ASSIGNMENT
Scan each line of the entries below for the word "постановление" and count the ones where it appears. The answer is that number alone.

(Beginning of DATA PROVIDED)

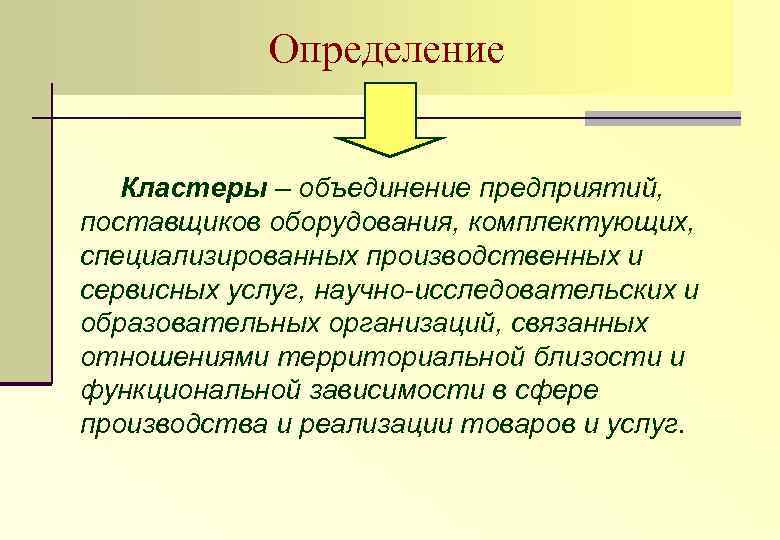 Определение

Кластеры – объединение предприятий, поставщиков оборудования, комплектующих, специализированных производственных и сервисных услуг, научно-исследовательских и образовательных организаций, связанных отношениями территориальной близости и функциональной зависимости в сфере производства и реализации товаров и услуг.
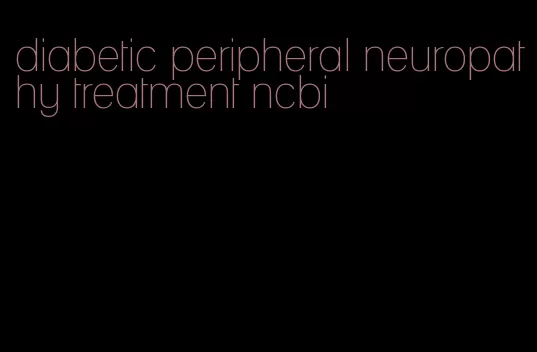 diabetic peripheral neuropathy treatment ncbi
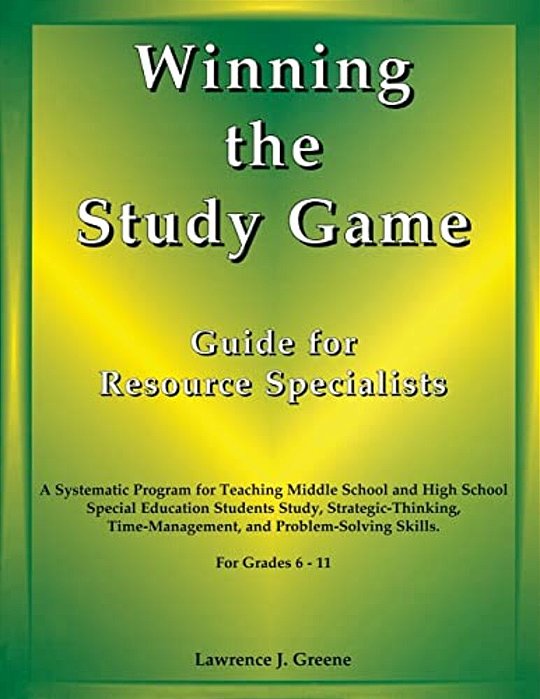 Winning the Study Game

Guide for Resource Specialists

A Systematic Program for Teaching Middle School and High School Special Education Students Study, Strategic-Thinking, Time-Management, and Problem-Solving Skills.

For Grades 6 - 11

Lawrence J. Greene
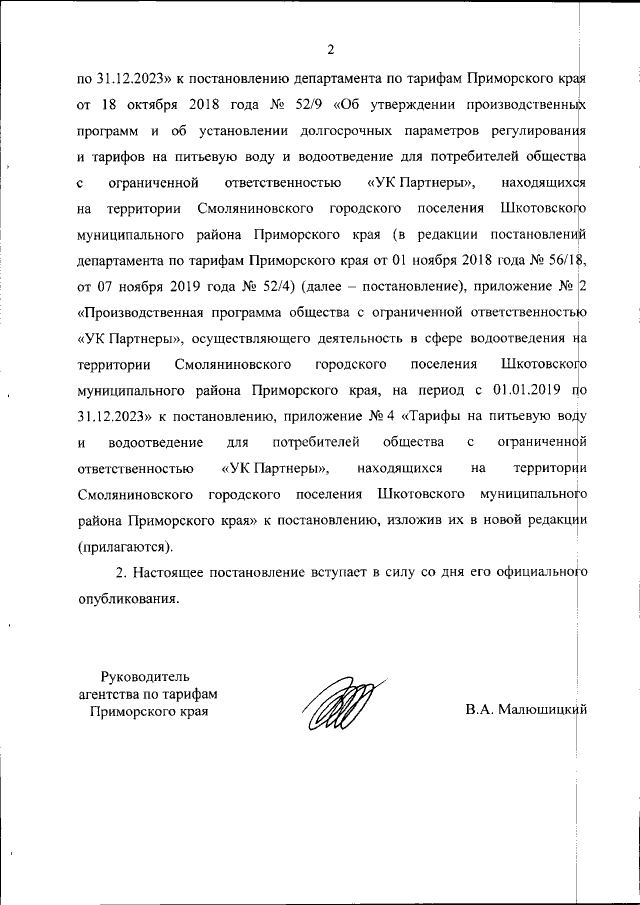 2

по 31.12.2023» к постановлению департамента по тарифам Приморского края от 18 октября 2018 года № 52/9 «Об утверждении производственных программ и об установлении долгосрочных параметров регулирования и тарифов на питьевую воду и водоотведение для потребителей общества с ограниченной ответственностью «УК Партнеры», находящихся на территории Смоляниновского городского поселения Шкотовского муниципального района Приморского края (в редакции постановлений департамента по тарифам Приморского края от 01 ноября 2018 года № 56/18, от 07 ноября 2019 года № 52/4) (далее – постановление), приложение № 2 «Производственная программа общества с ограниченной ответственностью «УК Партнеры», осуществляющего деятельность в сфере водоотведения на территории Смоляниновского городского поселения Шкотовского муниципального района Приморского края, на период с 01.01.2019 по 31.12.2023» к постановлению, приложение № 4 «Тарифы на питьевую воду и водоотведение для потребителей общества с ограниченной ответственностью «УК Партнеры», находящихся на территории Смоляниновского городского поселения Шкотовского муниципального района Приморского края» к постановлению, изложив их в новой редакции (прилагаются).

2. Настоящее постановление вступает в силу со дня его официального опубликования.

Руководитель агентства по тарифам Приморского края

В.А. Малюшицкий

(End of DATA PROVIDED)

WORKED SOLUTION
2